PROMPT →
Each record must come back unchanged in your answer, stripped of its images.

*** Block opens ***

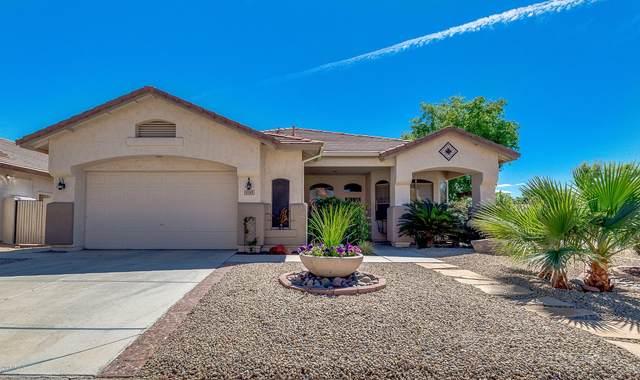 6593 W Piute Avenue, Glendale, AZ 85308 (MLS #6056592) :: The Garcia Group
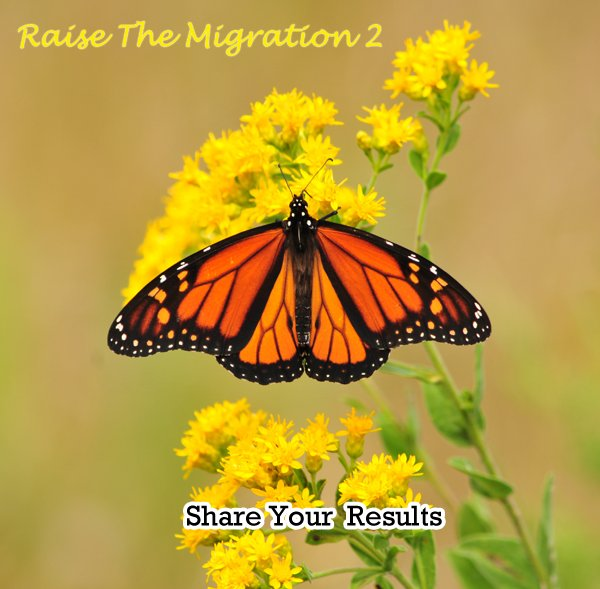 Raise Hope for the 2014 Monarch Migration- Share Your Raise The Migration 2 Results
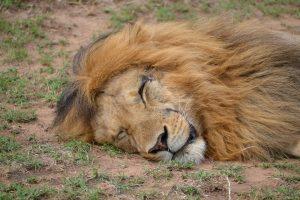 Lion sleeping in Maasai Mara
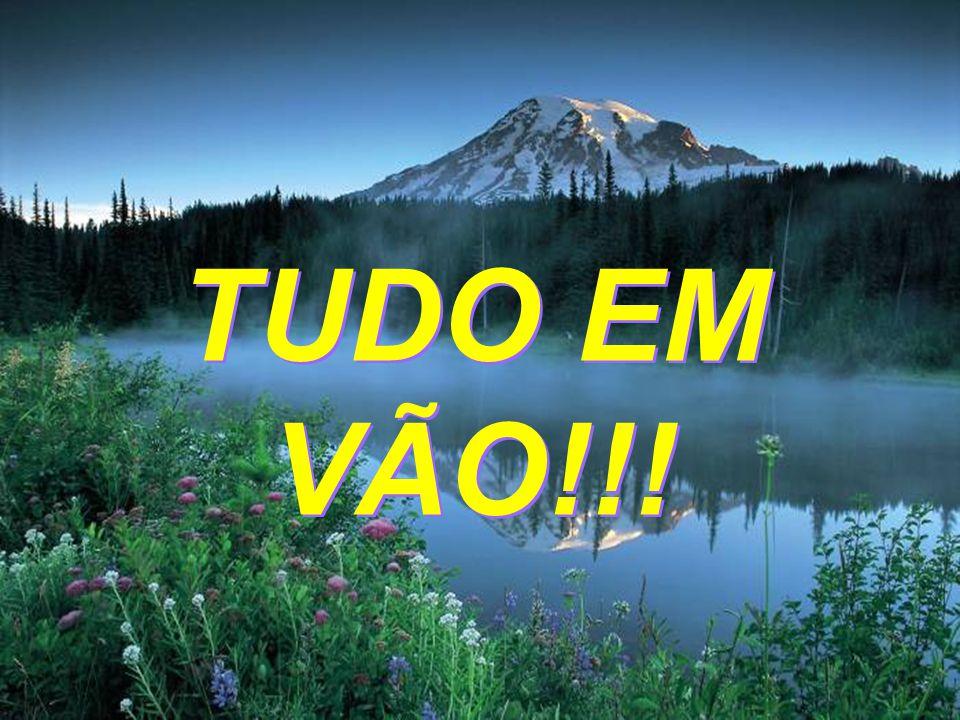 TUDO EM VÃO!!!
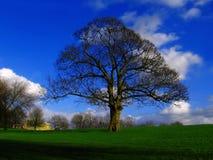 Manchester, parque de Heaton, Inglaterra, Reino Unido Imagens de Stock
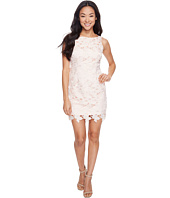 Tahari by ASL Petite - Petite Chemical Lace Sheath Dress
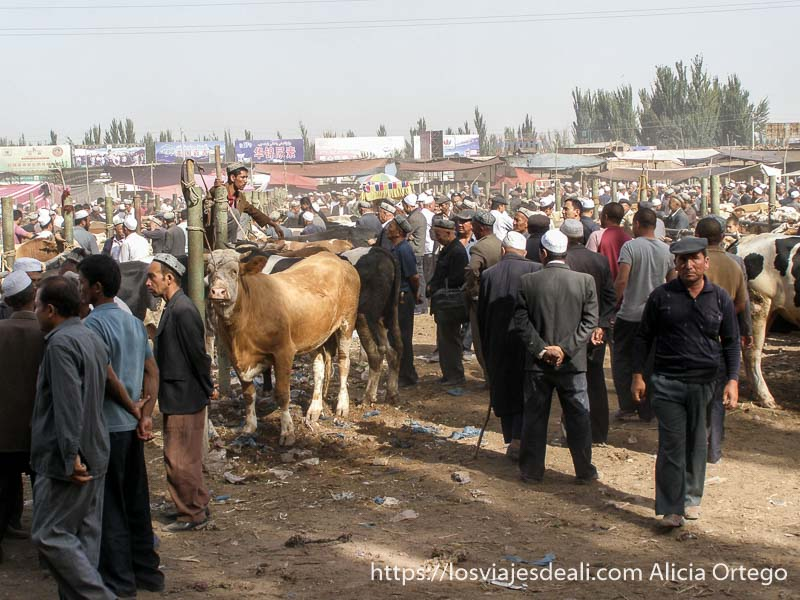 panorámica del mercado de Kashgar lleno de hombres y vacas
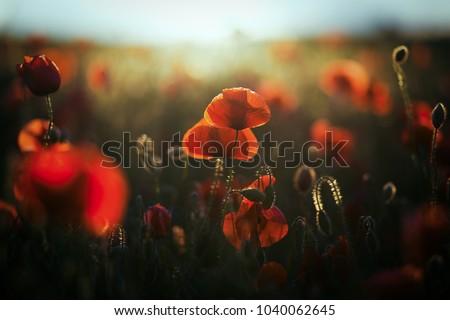wild poppy field - Armistice or Remembrance day background Сток-фото ©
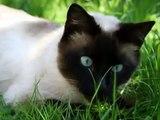 O maravilhoso Gato-Siamês. Siamese cat. Siamese Kittens.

*** Block closes ***

THE COMPLETED TASK →
 6593 W Piute Avenue, Glendale, AZ 85308 (MLS #6056592) :: The Garcia Group
 Raise Hope for the 2014 Monarch Migration- Share Your Raise The Migration 2 Results
 Lion sleeping in Maasai Mara
 TUDO EM VÃO!!!
 Manchester, parque de Heaton, Inglaterra, Reino Unido Imagens de Stock
 Tahari by ASL Petite - Petite Chemical Lace Sheath Dress
 panorámica del mercado de Kashgar lleno de hombres y vacas
wild poppy field - Armistice or Remembrance day background Сток-фото ©
 O maravilhoso Gato-Siamês. Siamese cat. Siamese Kittens.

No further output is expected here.